Ottawa-area hunters call for bounty on coyotes
Published Friday, February 5, 2010 4:58PM EST
Hunters in eastern Ontario want to put a bounty on coyotes after several reported sightings of the animals across the city.
While coyotes are common in the countryside, sightings within city limits are becoming more frequent.
A coyote attacked and killed a small deer in the backyard of a home in the community of Kanata Lakes on Wednesday night, according to Coun. Marianne Wilkinson.
In south Ottawa, a thin coyote was recently spotted roaming around a playground, just metres away from children playing outdoors.
Experts warn that attacks on people are rare.
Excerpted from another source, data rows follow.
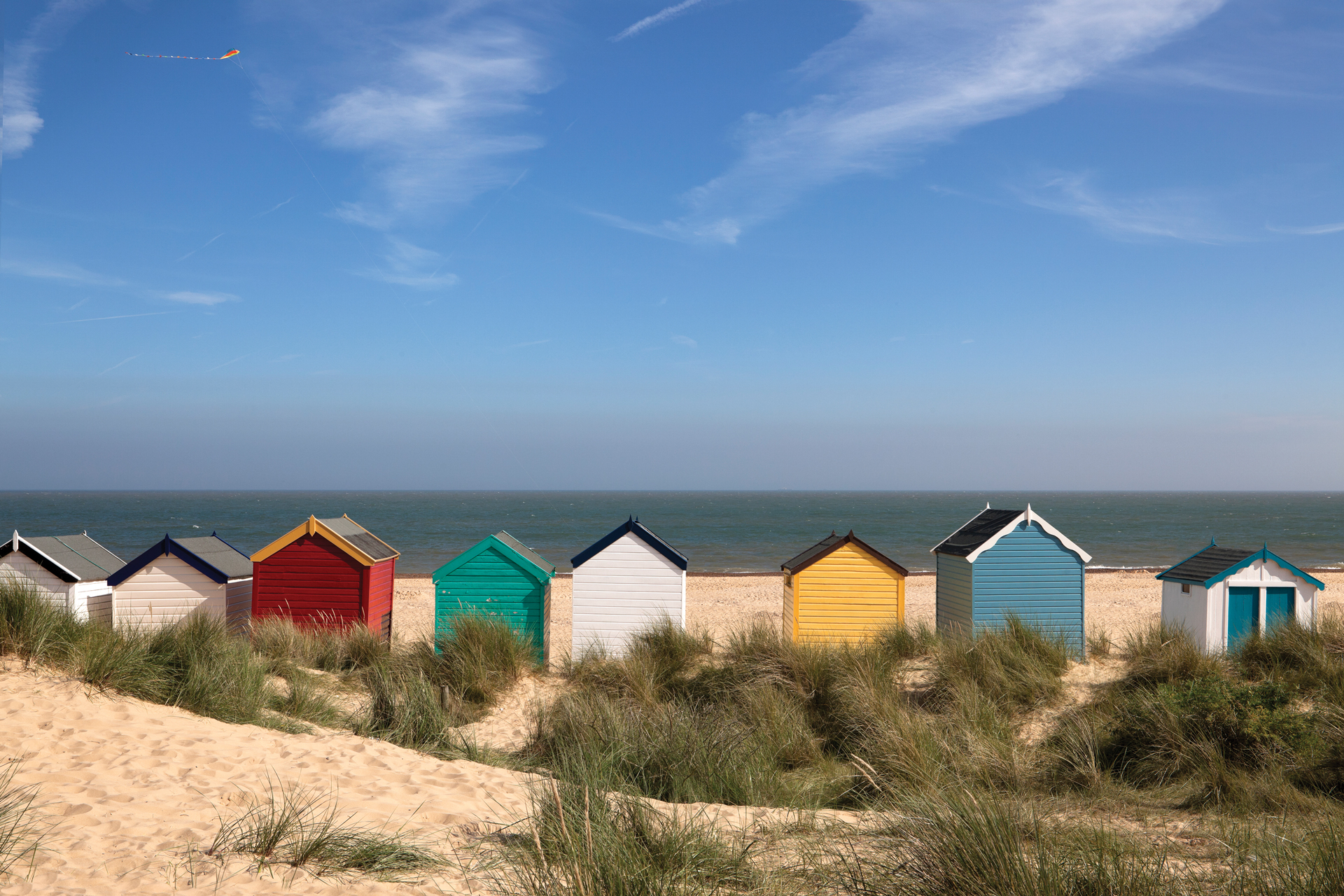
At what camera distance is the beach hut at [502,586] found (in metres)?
14.2

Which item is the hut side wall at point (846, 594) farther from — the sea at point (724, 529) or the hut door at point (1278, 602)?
the sea at point (724, 529)

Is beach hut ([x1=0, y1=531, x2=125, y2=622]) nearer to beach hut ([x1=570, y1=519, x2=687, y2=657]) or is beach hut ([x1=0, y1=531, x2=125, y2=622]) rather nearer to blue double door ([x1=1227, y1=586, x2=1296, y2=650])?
beach hut ([x1=570, y1=519, x2=687, y2=657])

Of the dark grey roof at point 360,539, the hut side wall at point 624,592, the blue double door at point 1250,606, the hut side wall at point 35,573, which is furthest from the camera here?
the dark grey roof at point 360,539

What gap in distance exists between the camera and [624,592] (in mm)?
14562

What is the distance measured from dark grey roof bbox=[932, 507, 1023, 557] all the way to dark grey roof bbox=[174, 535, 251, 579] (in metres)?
13.0

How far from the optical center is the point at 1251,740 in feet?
28.6

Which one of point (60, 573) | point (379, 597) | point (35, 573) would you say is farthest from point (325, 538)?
point (35, 573)

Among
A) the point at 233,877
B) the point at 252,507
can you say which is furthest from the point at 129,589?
the point at 252,507

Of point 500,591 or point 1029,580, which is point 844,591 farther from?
point 500,591

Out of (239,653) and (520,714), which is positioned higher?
(239,653)

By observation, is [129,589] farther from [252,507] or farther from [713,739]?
[252,507]

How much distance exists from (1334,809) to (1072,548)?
8.12m

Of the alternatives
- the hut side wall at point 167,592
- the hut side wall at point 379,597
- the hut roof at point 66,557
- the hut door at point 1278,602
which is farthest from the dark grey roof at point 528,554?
the hut door at point 1278,602

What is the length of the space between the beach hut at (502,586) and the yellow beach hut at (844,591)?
14.4 ft
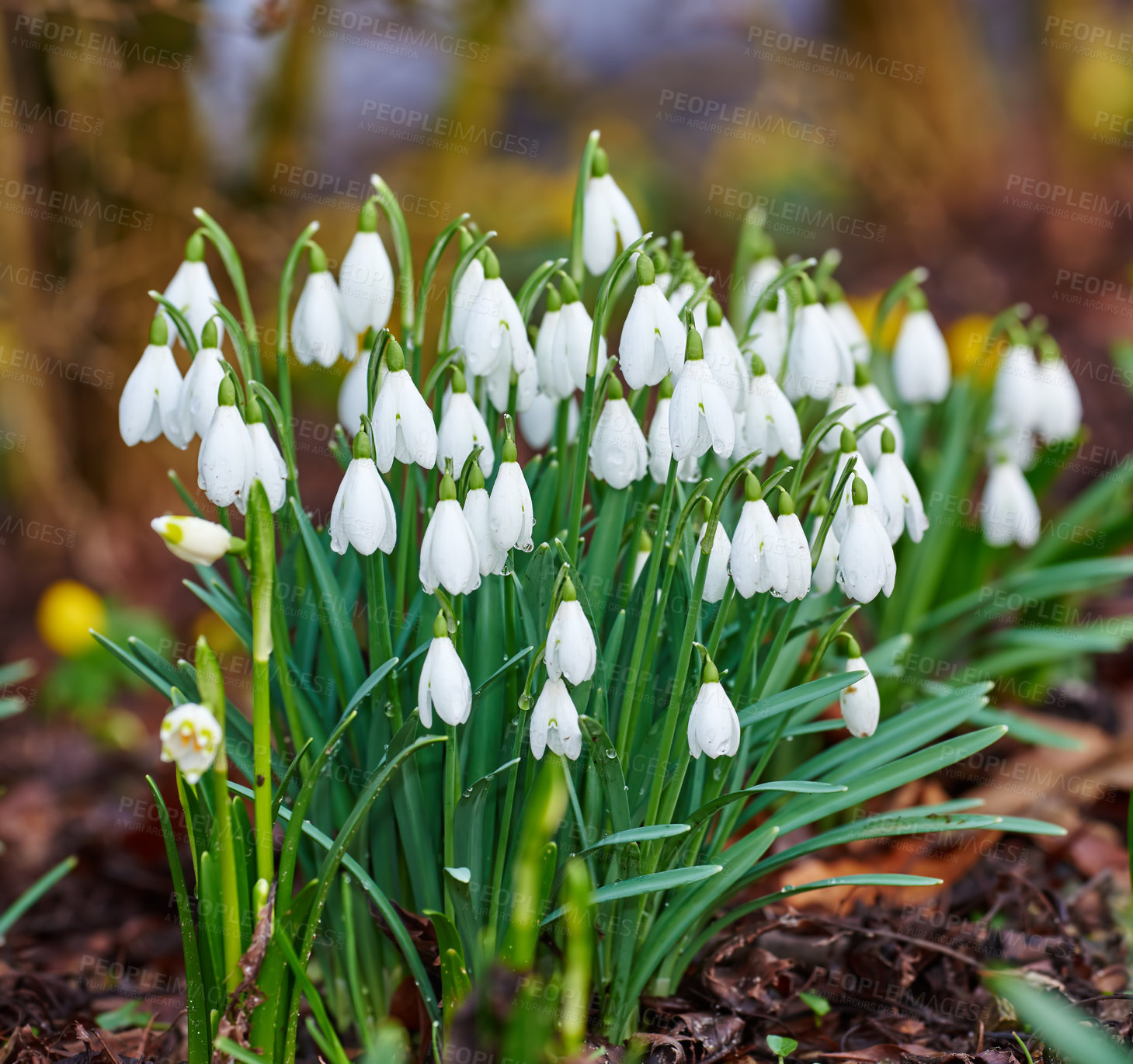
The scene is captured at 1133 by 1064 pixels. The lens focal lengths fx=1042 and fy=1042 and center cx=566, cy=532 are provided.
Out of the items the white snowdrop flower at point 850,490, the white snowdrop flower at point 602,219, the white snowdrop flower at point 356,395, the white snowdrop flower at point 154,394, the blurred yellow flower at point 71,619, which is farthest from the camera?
the blurred yellow flower at point 71,619

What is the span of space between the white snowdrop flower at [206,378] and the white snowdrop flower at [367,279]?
0.86ft

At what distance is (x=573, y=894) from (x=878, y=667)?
146 cm

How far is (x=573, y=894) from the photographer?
105 centimetres

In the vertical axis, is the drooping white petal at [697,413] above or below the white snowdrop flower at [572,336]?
below

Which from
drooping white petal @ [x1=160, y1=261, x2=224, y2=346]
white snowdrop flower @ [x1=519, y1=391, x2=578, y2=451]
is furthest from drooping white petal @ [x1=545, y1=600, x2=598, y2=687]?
drooping white petal @ [x1=160, y1=261, x2=224, y2=346]

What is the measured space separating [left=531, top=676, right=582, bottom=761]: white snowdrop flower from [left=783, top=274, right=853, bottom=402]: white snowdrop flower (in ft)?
2.61

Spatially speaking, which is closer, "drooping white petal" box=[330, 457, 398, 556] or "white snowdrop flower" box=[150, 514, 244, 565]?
"white snowdrop flower" box=[150, 514, 244, 565]

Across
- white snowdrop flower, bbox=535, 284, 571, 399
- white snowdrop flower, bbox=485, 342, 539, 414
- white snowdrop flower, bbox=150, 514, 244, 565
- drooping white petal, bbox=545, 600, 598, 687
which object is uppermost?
white snowdrop flower, bbox=535, 284, 571, 399

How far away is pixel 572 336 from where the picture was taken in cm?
171

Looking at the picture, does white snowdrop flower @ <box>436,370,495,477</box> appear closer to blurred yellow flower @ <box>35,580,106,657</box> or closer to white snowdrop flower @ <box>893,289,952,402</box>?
white snowdrop flower @ <box>893,289,952,402</box>

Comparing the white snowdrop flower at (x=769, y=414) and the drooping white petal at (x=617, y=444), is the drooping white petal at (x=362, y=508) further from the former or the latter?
the white snowdrop flower at (x=769, y=414)

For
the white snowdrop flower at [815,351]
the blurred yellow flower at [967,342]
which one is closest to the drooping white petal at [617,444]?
the white snowdrop flower at [815,351]

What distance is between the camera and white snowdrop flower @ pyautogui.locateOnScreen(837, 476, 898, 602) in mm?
1604

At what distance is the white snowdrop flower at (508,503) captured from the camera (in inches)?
61.6
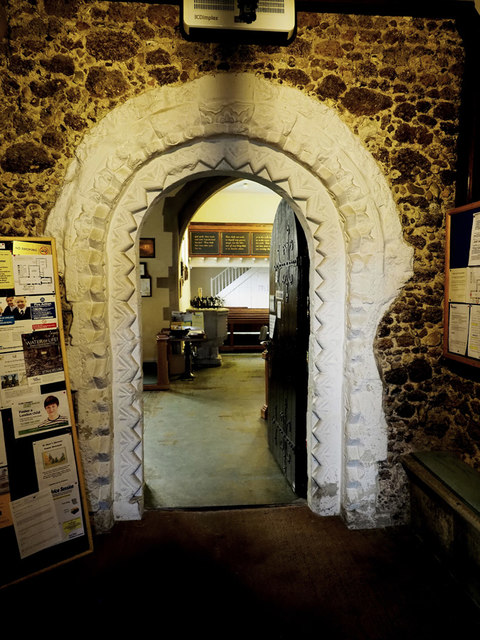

However, residents are being urged to keep their dogs and cats close.
Coyote population grows
Ontario's Ministry of Natural Resources doesn't keep track of the coyote population. However, hunters say there are definitely more coyotes in the Ottawa-area than in the past.
Three years ago, hunters would trap about 20 coyotes in one year, according to the Ontario Federation of Hunters. Now, they're trapping 30 to 40.
"The population does increase, you can tell by how many they catch," said hunter Len Dickinson.
The Ontario government discontinued a bounty on coyotes almost 40 years ago, after the government deemed the process ineffective.
Now, the province has given the City of Ottawa the go-ahead to hire trappers in the next two months to catch coyotes that wander into city limits.
Despite the increased coyote presence, city officials are asking residents to remain calm.
However, hunters say putting a bounty on the animals is the only way to control the population.
"Unless there is some incentive for hunters to go out and remove some of these (coyotes), there's still going to be a problem," said Dickinson.
He says a decrease in the region's deer population could also be linked to a rise in coyote sightings.
"They are looking for food, so they're going to get it wherever they can."
Don't approach coyotes
Ontario's Ministry of Natural Resources says coyotes generally tend to avoid people. However, if the animals do get close, they should not be approached.
Residents concerned about the presence of coyotes wandering near their homes are advised to keep their dogs on leashes, and never leave pets unattended.
Residents are also urged to make sure garbage is kept in a secured area, and food scraps are never left unattended outdoors.
The ministry says people should never feed coyotes, which can make the animals less fearful of humans.
If you encounter a coyote:
- Never attempt to tame the animal
- Never turn your back or run from a coyote. Instead, back away from the animal and remain calm.
- Use whistles or personal alarm devices to frighten the animal if it approaches you.